World Athletics president Sebastian Coe says the rules that bar female athletes with high levels of testosterone from participating in events between 400m and a mile are "here to stay".
It comes after a correction to 2017 data which was part of the evidence used to introduce the rules.
The correction led to calls for a suspension of the rules for athletes with differences of sexual development.
But Coe said: "We absolutely stand by those regulations."
A correction to the data appeared in the British Journal of Sports Medicine with the scientists behind it accepting it "could have been misleading".
Lawyers for South African middle-distance runner Caster Semenya - barred from defending her Olympic 800m title at the Tokyo Games under the DSD regulations - then argued the rules should be suspended.
World Athletics had responded by saying the amendment "clarifies the exploratory nature of this study. It has no bearing on the decade of research undertaken by World Athletics that informed its Eligibility Regulations for the Female Classification".
The body also pointed to "several peer-reviewed publications" which "supported a causal relationship between elevated serum testosterone levels and improved anthropometric/physiological features and athletics performance in young females".

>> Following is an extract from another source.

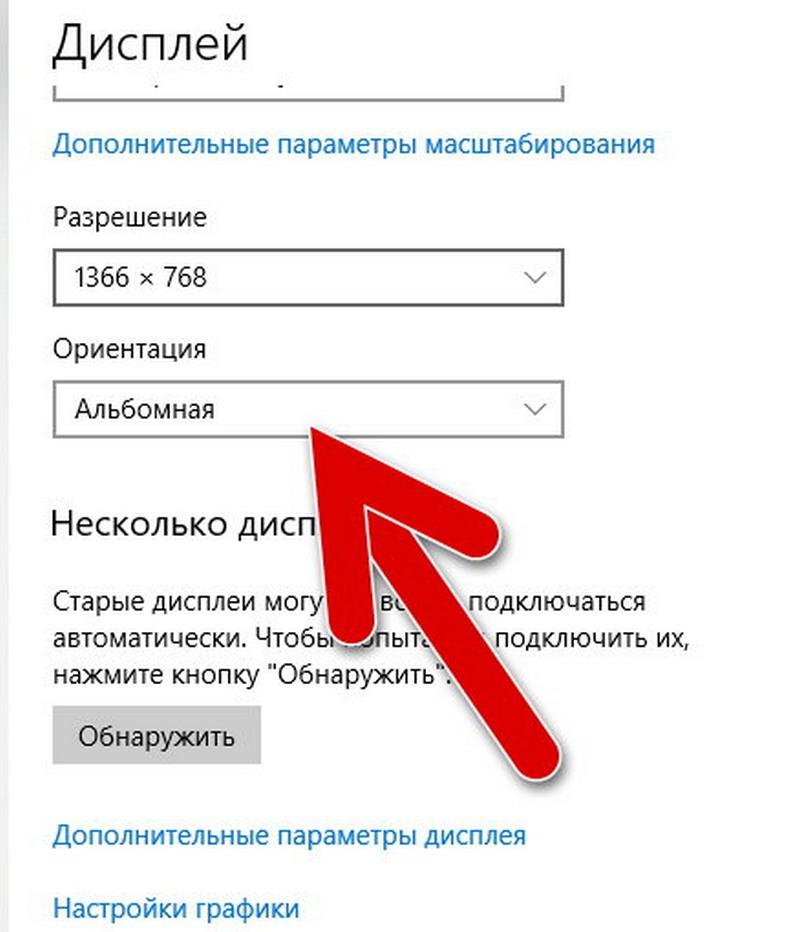 настраиваем ориентацию экрана windows 10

"There is 10 years of solid science that underpins the regulations," Coe told the BBC on Saturday when asked about the issue.
"I am sorry if there are athletes who have been misled by self interested and conflicted observations often by lawyers. The reality is that the rules are here to stay."

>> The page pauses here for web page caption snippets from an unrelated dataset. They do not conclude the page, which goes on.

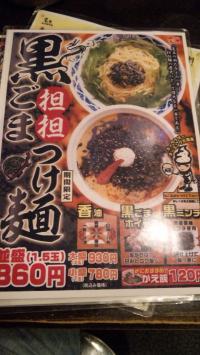 九州らーめん亀王 恵美須町店 (きおう)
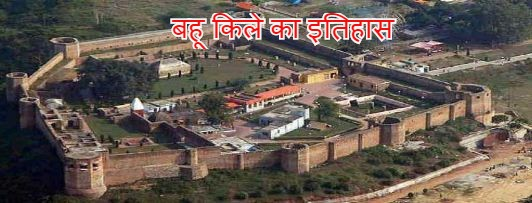 history of bahu fort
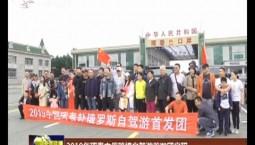 2019年珲春中俄跨境自驾游首发团启程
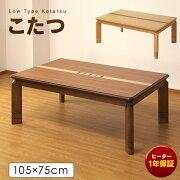こたつテーブルおしゃれな象嵌細工ウォールナット/栓長方形105cm×75cmUV塗装継脚付き2色ナチュラル/ブラウン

He also urged athletes with questions about the subject to speak to his organisation: "You will get proper straightforward scientific answers not some of the disingenuous comments and observations that we have witnessed in the last few days."
The issue of DSD athletes was raised at the recent Tokyo Games when Namibian sprinters Beatrice Masilingi and Christine Mboma reached the women's 200m after being barred from competing in the 400m because of their testosterone levels.